Mule Deer, Elk and Western Big Game Hunting -

"My First Bull Elk"
Written by Antonio Verrone

My First Bull Elk
As Arizonians know, drawing a bull elk tag anywhere in the state is difficult. But as a 14 year old, I was drawn for a 6a bull elk hunt for November 19-25. When I heard what happened, I was bouncing off the walls. But I knew that lots of practice with my new 300 Winchester Magnum would be very important in harvesting my first bull elk.

After putting on my scope, my dad and I headed for the range to sight my gun in. After just a week of shooting, I was cutting holes at 100 yards until I shot and my scope went to a blur and I couldn't see out of it. Now, only a month before the hunt, I needed a scope!
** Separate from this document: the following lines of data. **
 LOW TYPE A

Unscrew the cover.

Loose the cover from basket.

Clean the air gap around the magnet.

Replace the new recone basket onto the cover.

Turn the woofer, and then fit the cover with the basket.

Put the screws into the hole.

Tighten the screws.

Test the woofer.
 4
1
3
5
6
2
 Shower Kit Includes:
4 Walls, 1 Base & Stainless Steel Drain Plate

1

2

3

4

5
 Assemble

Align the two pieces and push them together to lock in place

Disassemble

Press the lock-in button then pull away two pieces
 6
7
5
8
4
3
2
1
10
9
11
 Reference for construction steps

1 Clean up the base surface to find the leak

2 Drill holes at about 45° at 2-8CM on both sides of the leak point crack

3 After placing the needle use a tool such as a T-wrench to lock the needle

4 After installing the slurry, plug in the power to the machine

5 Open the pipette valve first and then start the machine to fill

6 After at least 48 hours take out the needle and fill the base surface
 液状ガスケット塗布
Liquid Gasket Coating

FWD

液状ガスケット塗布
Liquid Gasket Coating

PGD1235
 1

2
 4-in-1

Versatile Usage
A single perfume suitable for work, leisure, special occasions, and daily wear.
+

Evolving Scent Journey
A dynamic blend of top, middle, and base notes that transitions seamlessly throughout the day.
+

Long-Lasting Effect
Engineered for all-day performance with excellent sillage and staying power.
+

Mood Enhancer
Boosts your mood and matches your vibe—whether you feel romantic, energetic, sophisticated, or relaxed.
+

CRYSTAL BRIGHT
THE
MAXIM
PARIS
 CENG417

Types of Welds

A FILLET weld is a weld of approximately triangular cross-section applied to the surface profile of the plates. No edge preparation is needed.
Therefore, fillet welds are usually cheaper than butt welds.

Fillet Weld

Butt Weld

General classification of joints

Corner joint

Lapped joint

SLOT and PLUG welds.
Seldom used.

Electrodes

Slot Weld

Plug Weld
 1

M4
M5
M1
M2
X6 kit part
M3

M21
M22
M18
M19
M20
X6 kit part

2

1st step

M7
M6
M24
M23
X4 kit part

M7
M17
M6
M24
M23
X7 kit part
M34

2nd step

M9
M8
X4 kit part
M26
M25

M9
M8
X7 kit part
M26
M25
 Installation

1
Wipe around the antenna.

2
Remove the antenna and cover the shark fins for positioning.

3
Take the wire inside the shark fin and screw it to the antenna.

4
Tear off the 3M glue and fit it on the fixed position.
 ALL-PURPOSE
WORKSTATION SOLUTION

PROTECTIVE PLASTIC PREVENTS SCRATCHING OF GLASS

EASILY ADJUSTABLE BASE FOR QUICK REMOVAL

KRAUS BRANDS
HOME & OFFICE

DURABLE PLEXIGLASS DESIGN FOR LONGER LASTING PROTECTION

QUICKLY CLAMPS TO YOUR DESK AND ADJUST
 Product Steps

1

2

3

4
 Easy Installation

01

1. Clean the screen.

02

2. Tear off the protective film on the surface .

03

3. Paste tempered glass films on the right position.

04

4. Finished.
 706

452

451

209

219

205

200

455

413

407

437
After looking around, my dad and I decided to buy a 4-12 Swarovski scope. Then I went once more to sight in my scope. It was 3 inches high at 100 and almost dead on at 300 yards, which really made me comfortable shooting. After it was all said and done, I had shot 10 boxes of shells from 50 -500 yards and thought that was enough practice. I was ready!

In a blink of an eye, the first day of the hunt was just around the night sky as I was getting ready for bed in our camper we set up the day before. As morning came around, I was like a little kid that just ate 3 pounds of sugar. With a 30 minute drive to our spot, I was thinking of what quality of bull I was looking for. I decided that a nice 6x6 would do for a first bull. Sitting on a canyon glassing for 4 hours just was flat out boring, as I only saw 3 coyotes, 2 pigs and some whitetails.

Going back to camp was a real relief. Around 3 0'clock, we went to try a different spot where a nice 6x6 was heard to be hanging out. Sure enough, around 5:30pm he stepped out around 1200 yards---little far and to late to put on a stalk. Taking sight of the bull was a real exciting, while we planned to come back the next mourning.

My First Bull Elk
On Saturday, we got ready and headed out to see if the bull we saw the night before was still there. After a good 3-4 hours of glassing we decided not to push him out of where he was, even though we didn't see him that morning. The following night we went up in the pines to see if any luck was waiting for us there. My dad spotted fresh sign of a big bull, but he was no where to be found. So, we packed up and went back to the truck. After driving for a while we saw 4 spikes and a small 4x4 at 100 yards. I could have harvested, but decided to pass on.

Saturday night it started to rain and went all through Sunday, leaving us stuck at camp. With nothing to do, we decided to play cards and wait it out. But, it never stopped. Among all things in Arizona, rain was what stopped us from hunting on Sunday, so we headed for the sack.

Monday, November 22, was a great day for me as a young hunter. Seeing snow instead of rain we hoped the elk dropped down, so we headed for the mansinetas. Thinking of a nice 6x giving me a shot would be paradise at this point of the hunt. Depressed seeing only 2 pigs and some cattle, we drove up in the pines once again in search of a nice bull. Again we saw some rag horns that I just let walk to get bigger for next year.

Around 12 o'clock, my dad spotted a 6x6 that was around 300 in score. My heart was in my mouth knowing it was only 90 yards away! Then, it just disappeared in the trees leaving me spotting a small 5x5 bedded down. While looking at that, a bigger 5x stood up and we guessed scored him at around 250. I decided he was the one to shoot.

At 86 yards, I put one in the chamber and place the crosshairs on the bull. With trees in the way, I had around a 6 inch square shooting lane. It was a perfect shot as I hit a double lung shot. Going only 10 yards, he fell over as I celebrated my success.

Now the work began, as we cleaned him out two other hunters asked us if we needed help dragging him down to the truck. Happy for the help, we put him the truck and headed for the processor who said it was the nicest 5x5 that came in all year.

In conclusion, it was nice to see happy faces and a comfortable bed to sleep in. Having a chance to harvest this bull was an experience I will never forget and hope many other hunters can share the same feeling that I had. Arizona is not as easy as it sounds or looks. To me, every hunter should get a chance to hunt and harvest a bull elk or any animal in Arizona.